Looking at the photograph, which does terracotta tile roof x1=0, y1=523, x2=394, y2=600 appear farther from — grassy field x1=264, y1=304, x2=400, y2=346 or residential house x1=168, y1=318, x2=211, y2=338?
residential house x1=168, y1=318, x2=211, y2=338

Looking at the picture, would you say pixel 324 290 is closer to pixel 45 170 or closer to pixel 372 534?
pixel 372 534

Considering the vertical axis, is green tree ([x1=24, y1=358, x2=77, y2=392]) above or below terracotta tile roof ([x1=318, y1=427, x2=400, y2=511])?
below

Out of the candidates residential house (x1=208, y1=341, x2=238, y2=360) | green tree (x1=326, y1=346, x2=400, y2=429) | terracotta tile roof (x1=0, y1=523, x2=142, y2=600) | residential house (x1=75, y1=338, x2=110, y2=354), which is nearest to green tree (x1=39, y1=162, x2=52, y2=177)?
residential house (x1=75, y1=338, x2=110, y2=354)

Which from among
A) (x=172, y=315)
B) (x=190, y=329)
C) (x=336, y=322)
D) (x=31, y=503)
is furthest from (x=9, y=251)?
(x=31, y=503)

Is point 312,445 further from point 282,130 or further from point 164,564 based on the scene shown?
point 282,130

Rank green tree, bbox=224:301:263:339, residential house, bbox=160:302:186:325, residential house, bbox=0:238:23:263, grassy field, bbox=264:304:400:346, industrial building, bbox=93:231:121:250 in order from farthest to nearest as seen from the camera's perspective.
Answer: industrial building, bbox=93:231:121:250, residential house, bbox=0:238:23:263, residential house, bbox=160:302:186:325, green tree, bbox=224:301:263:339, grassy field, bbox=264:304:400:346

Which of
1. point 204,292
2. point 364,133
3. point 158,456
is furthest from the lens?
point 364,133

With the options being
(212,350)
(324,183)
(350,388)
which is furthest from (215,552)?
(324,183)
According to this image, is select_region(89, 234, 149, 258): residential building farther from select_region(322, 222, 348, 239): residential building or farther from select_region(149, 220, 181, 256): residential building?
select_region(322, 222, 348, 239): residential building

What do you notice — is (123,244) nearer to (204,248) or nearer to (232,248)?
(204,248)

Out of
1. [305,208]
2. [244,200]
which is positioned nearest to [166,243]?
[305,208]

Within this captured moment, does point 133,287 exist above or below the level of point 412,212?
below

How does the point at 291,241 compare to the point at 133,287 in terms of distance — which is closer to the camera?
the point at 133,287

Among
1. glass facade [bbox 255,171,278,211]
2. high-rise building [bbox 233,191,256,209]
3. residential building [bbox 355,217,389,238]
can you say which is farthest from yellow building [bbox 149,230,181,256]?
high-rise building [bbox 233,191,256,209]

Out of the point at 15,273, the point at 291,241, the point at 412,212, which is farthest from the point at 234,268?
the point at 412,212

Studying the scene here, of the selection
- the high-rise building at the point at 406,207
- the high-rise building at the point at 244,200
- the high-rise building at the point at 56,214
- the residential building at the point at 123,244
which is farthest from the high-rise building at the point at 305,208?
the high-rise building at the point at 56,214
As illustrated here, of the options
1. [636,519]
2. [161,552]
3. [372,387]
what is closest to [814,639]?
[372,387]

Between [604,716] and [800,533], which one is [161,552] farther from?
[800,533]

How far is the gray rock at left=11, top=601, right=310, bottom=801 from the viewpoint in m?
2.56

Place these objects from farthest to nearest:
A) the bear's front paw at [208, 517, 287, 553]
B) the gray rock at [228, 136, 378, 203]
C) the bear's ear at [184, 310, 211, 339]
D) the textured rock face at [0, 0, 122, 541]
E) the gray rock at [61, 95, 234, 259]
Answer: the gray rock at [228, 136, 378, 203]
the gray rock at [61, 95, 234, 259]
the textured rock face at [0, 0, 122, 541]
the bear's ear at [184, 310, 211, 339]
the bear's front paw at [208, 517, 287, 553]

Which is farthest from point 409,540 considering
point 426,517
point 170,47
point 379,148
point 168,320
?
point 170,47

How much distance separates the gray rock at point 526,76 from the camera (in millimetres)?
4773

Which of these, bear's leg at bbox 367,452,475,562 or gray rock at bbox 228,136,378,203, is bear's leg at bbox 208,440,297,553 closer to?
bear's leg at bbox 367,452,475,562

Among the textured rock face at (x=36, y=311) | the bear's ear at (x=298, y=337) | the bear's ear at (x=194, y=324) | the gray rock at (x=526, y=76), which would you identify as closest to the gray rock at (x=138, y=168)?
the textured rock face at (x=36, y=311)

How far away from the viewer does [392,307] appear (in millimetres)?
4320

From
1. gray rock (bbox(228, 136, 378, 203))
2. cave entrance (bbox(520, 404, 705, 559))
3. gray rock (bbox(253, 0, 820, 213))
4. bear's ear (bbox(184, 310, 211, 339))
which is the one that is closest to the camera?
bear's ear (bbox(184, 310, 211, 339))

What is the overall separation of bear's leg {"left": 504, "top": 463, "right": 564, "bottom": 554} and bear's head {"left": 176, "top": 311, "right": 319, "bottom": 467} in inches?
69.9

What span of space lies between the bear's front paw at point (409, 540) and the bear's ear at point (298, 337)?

----------------

*EXERCISE PROMPT*: Output the whole listing above again, word for word.

*RESULT*:
Looking at the photograph, which does terracotta tile roof x1=0, y1=523, x2=394, y2=600 appear farther from — grassy field x1=264, y1=304, x2=400, y2=346 or residential house x1=168, y1=318, x2=211, y2=338?
residential house x1=168, y1=318, x2=211, y2=338

Looking at the picture, would you say pixel 324 290 is closer to pixel 45 170 or closer to pixel 372 534?
pixel 372 534

Considering the vertical axis, is green tree ([x1=24, y1=358, x2=77, y2=392]) above or below terracotta tile roof ([x1=318, y1=427, x2=400, y2=511])?
below

Out of the candidates residential house (x1=208, y1=341, x2=238, y2=360) | green tree (x1=326, y1=346, x2=400, y2=429) | terracotta tile roof (x1=0, y1=523, x2=142, y2=600) | residential house (x1=75, y1=338, x2=110, y2=354), which is nearest to green tree (x1=39, y1=162, x2=52, y2=177)?
residential house (x1=75, y1=338, x2=110, y2=354)

Which from among
A) (x=172, y=315)
B) (x=190, y=329)
C) (x=336, y=322)
D) (x=31, y=503)
is furthest from (x=9, y=251)?
(x=31, y=503)

Is point 312,445 further from point 282,130 or further from point 164,564 based on the scene shown?
point 282,130

Rank green tree, bbox=224:301:263:339, residential house, bbox=160:302:186:325, residential house, bbox=0:238:23:263, grassy field, bbox=264:304:400:346, industrial building, bbox=93:231:121:250 in order from farthest to nearest as seen from the camera's perspective.
Answer: industrial building, bbox=93:231:121:250, residential house, bbox=0:238:23:263, residential house, bbox=160:302:186:325, green tree, bbox=224:301:263:339, grassy field, bbox=264:304:400:346

Which of
1. point 204,292
2. point 364,133
3. point 158,456
is furthest from the lens?
point 364,133

With the options being
(212,350)
(324,183)
(350,388)
which is furthest from (215,552)?
(324,183)
According to this image, is select_region(89, 234, 149, 258): residential building farther from select_region(322, 222, 348, 239): residential building or farther from select_region(149, 220, 181, 256): residential building?
select_region(322, 222, 348, 239): residential building

What do you notice — is (123,244) nearer to (204,248) or nearer to (232,248)?
(204,248)

Out of
1. [305,208]
2. [244,200]
which is positioned nearest to [166,243]?
[305,208]

Within this captured moment, does point 133,287 exist above or below the level of point 412,212?
below

How does the point at 291,241 compare to the point at 133,287 in terms of distance — which is closer to the camera?
the point at 133,287

Among
1. glass facade [bbox 255,171,278,211]
2. high-rise building [bbox 233,191,256,209]
3. residential building [bbox 355,217,389,238]
can you say which is farthest from yellow building [bbox 149,230,181,256]?
high-rise building [bbox 233,191,256,209]

Out of the point at 15,273, the point at 291,241, the point at 412,212, which is farthest from the point at 234,268?
the point at 412,212

Studying the scene here, of the selection
- the high-rise building at the point at 406,207
- the high-rise building at the point at 244,200
- the high-rise building at the point at 56,214
- the residential building at the point at 123,244
which is farthest from the high-rise building at the point at 305,208?
the high-rise building at the point at 56,214
As illustrated here, of the options
1. [636,519]
2. [161,552]
3. [372,387]
what is closest to [814,639]?
[372,387]

Between [604,716] and [800,533], which one is [161,552] farther from?
[800,533]

How far is the gray rock at left=11, top=601, right=310, bottom=801 from the viewpoint in m?
2.56

Place these objects from farthest to nearest:
A) the bear's front paw at [208, 517, 287, 553]
B) the gray rock at [228, 136, 378, 203]
C) the bear's ear at [184, 310, 211, 339]
D) the textured rock face at [0, 0, 122, 541]
E) the gray rock at [61, 95, 234, 259]
Answer: the gray rock at [228, 136, 378, 203]
the gray rock at [61, 95, 234, 259]
the textured rock face at [0, 0, 122, 541]
the bear's ear at [184, 310, 211, 339]
the bear's front paw at [208, 517, 287, 553]

Which is farthest from point 409,540 considering
point 426,517
point 170,47
point 379,148
point 168,320
?
point 170,47

How much distance separates the gray rock at point 526,76 from the camera (in millimetres)?
4773

Which of these, bear's leg at bbox 367,452,475,562 or gray rock at bbox 228,136,378,203, is bear's leg at bbox 208,440,297,553 closer to?
bear's leg at bbox 367,452,475,562

Among the textured rock face at (x=36, y=311) | the bear's ear at (x=298, y=337) | the bear's ear at (x=194, y=324) | the gray rock at (x=526, y=76), which would you identify as closest to the gray rock at (x=138, y=168)?
the textured rock face at (x=36, y=311)

How far away from the viewer does [392,307] appear (in millimetres)?
4320

From
1. gray rock (bbox(228, 136, 378, 203))
2. cave entrance (bbox(520, 404, 705, 559))
3. gray rock (bbox(253, 0, 820, 213))
4. bear's ear (bbox(184, 310, 211, 339))
which is the one that is closest to the camera?
bear's ear (bbox(184, 310, 211, 339))

What is the overall separation of bear's leg {"left": 504, "top": 463, "right": 564, "bottom": 554} and bear's head {"left": 176, "top": 311, "right": 319, "bottom": 467} in inches?
69.9

What span of space lies between the bear's front paw at point (409, 540) and the bear's ear at point (298, 337)?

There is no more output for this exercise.